Excerpts of spatial question data
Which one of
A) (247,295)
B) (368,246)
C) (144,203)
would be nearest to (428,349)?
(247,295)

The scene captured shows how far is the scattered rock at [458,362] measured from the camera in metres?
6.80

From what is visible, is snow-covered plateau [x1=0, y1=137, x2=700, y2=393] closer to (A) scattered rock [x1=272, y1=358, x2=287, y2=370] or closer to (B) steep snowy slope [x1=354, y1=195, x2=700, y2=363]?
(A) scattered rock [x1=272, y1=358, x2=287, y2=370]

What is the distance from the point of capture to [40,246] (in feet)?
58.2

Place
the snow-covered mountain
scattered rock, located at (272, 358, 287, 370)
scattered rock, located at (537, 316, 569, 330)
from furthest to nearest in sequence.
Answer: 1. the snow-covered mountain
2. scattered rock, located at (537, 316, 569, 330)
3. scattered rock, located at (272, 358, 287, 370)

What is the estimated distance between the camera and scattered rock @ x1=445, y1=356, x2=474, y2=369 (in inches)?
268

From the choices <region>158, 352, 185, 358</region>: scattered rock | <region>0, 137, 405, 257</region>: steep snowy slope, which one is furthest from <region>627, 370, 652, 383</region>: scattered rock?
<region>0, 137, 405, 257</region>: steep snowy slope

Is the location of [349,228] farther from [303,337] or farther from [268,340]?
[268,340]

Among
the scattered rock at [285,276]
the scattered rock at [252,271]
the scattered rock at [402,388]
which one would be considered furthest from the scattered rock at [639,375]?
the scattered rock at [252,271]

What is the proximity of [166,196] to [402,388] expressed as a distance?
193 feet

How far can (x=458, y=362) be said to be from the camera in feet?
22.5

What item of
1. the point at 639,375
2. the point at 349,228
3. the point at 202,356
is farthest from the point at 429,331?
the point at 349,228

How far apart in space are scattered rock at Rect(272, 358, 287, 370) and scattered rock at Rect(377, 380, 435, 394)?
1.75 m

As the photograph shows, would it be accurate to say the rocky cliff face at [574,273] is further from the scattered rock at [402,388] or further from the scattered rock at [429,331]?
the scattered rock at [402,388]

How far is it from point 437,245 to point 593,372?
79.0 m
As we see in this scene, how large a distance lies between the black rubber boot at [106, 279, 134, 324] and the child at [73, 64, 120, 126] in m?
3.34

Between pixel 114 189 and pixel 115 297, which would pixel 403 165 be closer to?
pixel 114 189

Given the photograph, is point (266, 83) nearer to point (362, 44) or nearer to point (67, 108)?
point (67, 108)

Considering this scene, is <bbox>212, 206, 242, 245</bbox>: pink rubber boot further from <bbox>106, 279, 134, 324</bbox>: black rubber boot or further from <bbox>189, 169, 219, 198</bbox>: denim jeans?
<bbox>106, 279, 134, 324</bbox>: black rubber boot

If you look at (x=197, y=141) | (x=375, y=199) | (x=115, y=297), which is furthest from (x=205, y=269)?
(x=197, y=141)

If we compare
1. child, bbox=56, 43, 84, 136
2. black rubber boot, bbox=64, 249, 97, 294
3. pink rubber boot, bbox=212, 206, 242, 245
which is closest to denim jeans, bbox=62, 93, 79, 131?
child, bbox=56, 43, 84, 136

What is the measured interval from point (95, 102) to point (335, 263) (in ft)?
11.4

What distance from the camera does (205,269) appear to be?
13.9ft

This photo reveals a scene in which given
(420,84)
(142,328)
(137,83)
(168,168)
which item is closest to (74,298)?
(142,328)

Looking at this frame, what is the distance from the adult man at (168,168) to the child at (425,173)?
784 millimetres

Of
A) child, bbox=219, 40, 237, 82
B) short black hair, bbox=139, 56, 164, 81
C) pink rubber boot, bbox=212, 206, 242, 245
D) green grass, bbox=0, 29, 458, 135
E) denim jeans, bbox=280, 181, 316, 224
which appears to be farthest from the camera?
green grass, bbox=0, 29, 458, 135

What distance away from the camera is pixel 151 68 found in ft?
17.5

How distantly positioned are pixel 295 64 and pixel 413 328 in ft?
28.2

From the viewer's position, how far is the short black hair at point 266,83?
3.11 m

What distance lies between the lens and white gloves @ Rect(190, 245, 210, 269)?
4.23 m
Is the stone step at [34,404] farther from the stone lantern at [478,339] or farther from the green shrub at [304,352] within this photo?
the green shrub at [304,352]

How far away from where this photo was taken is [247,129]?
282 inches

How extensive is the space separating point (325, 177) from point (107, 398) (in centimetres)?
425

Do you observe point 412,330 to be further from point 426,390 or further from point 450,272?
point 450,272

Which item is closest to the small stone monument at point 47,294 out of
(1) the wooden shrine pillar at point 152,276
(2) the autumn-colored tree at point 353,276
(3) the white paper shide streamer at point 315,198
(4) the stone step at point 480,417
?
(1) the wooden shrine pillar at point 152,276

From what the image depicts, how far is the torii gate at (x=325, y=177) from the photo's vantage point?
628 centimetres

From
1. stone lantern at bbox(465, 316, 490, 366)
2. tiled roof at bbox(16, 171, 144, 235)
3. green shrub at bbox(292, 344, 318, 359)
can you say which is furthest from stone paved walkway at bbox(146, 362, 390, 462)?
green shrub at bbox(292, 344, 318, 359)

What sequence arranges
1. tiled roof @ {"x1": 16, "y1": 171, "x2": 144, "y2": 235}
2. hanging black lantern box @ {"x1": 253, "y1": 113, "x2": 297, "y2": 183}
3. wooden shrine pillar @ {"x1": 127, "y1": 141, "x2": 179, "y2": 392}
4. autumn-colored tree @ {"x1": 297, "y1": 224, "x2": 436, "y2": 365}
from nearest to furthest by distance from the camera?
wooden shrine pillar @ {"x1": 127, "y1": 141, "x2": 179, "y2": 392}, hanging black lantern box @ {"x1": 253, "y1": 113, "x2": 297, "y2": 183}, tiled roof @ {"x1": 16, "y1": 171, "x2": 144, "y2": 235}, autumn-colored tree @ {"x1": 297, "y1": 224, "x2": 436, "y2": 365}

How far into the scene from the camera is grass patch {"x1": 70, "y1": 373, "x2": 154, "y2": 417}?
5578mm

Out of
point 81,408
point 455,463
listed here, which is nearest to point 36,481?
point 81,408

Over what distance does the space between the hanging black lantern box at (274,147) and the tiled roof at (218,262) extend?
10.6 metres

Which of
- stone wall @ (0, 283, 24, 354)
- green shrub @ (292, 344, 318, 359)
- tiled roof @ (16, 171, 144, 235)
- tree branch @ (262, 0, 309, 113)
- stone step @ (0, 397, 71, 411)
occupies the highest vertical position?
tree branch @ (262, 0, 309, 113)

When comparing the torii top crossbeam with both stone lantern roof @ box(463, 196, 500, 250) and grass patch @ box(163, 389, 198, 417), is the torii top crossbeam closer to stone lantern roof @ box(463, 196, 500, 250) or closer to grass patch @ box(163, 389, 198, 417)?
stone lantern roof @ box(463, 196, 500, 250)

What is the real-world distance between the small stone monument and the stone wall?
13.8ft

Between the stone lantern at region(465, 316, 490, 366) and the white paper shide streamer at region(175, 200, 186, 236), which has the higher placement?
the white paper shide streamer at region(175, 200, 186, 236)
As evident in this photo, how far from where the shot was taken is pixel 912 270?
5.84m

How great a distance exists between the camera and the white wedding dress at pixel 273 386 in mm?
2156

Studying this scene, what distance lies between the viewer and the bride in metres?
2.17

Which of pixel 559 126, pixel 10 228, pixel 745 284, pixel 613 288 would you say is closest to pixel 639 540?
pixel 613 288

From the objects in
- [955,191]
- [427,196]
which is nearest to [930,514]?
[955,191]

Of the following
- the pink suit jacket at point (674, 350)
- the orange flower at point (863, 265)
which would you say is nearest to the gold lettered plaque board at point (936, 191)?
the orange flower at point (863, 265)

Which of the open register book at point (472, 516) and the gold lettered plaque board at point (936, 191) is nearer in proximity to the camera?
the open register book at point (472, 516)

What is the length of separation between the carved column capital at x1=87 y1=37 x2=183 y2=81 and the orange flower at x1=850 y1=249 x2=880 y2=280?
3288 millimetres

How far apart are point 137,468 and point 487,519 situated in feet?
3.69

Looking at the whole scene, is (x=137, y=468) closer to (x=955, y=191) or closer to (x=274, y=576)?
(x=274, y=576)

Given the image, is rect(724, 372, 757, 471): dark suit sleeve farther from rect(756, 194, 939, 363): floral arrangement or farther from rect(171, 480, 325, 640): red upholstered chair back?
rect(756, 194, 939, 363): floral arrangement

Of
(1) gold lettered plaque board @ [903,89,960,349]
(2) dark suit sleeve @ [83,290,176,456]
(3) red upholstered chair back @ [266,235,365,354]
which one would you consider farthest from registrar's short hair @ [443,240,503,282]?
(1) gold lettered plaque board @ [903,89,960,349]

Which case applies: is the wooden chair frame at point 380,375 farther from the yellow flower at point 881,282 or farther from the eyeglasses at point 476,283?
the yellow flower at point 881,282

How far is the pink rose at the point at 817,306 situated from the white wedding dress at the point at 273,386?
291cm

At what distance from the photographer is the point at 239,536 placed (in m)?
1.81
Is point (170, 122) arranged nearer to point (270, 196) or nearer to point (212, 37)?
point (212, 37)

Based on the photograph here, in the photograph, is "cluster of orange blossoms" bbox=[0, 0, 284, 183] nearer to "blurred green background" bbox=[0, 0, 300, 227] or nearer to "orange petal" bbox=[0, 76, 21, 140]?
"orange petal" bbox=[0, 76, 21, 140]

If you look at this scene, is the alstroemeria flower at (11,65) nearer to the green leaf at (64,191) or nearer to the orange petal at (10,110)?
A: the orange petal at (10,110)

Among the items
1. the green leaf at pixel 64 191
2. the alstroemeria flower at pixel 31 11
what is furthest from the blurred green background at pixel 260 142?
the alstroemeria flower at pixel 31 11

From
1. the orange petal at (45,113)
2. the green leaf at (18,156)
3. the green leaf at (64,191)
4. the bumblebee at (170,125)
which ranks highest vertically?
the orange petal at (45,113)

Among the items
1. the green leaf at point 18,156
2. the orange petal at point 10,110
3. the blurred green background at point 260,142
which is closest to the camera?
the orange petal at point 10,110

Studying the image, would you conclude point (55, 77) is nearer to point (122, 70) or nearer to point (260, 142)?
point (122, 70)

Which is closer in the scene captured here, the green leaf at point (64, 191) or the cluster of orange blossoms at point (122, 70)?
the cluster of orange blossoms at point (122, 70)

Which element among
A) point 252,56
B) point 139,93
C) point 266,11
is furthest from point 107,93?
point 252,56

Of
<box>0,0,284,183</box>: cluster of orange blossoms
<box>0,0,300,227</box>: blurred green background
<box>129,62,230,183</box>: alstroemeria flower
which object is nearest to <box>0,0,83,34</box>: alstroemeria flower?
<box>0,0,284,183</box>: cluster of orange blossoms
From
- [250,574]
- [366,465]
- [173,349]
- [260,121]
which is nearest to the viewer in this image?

Aim of the exercise ▸
Extract, verbatim, the lines from the one containing "Studying the image, would" through the last line of the listing above.

Reply to the exercise ▸
Studying the image, would you conclude point (55, 77) is nearer to point (122, 70) or nearer to point (260, 142)?
point (122, 70)

Which is closer in the scene captured here, the green leaf at point (64, 191) or the cluster of orange blossoms at point (122, 70)?
the cluster of orange blossoms at point (122, 70)

Which element among
A) point 252,56
B) point 139,93
C) point 266,11
is furthest from point 107,93?
point 252,56

Of
<box>0,0,284,183</box>: cluster of orange blossoms
<box>0,0,300,227</box>: blurred green background
<box>129,62,230,183</box>: alstroemeria flower
which object is nearest to <box>0,0,83,34</box>: alstroemeria flower?
<box>0,0,284,183</box>: cluster of orange blossoms
From
- [250,574]
- [366,465]
- [173,349]
- [260,121]
which is nearest to the viewer in this image?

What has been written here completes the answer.